## begin Listed entries

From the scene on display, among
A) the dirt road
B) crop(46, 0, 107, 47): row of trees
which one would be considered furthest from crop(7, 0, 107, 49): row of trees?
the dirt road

## end Listed entries

**What the exercise asks**
Render the listing above as a JSON list of strings, with one string for each line and any blank lines omitted.

**Response for this exercise**
[
  "From the scene on display, among",
  "A) the dirt road",
  "B) crop(46, 0, 107, 47): row of trees",
  "which one would be considered furthest from crop(7, 0, 107, 49): row of trees?",
  "the dirt road"
]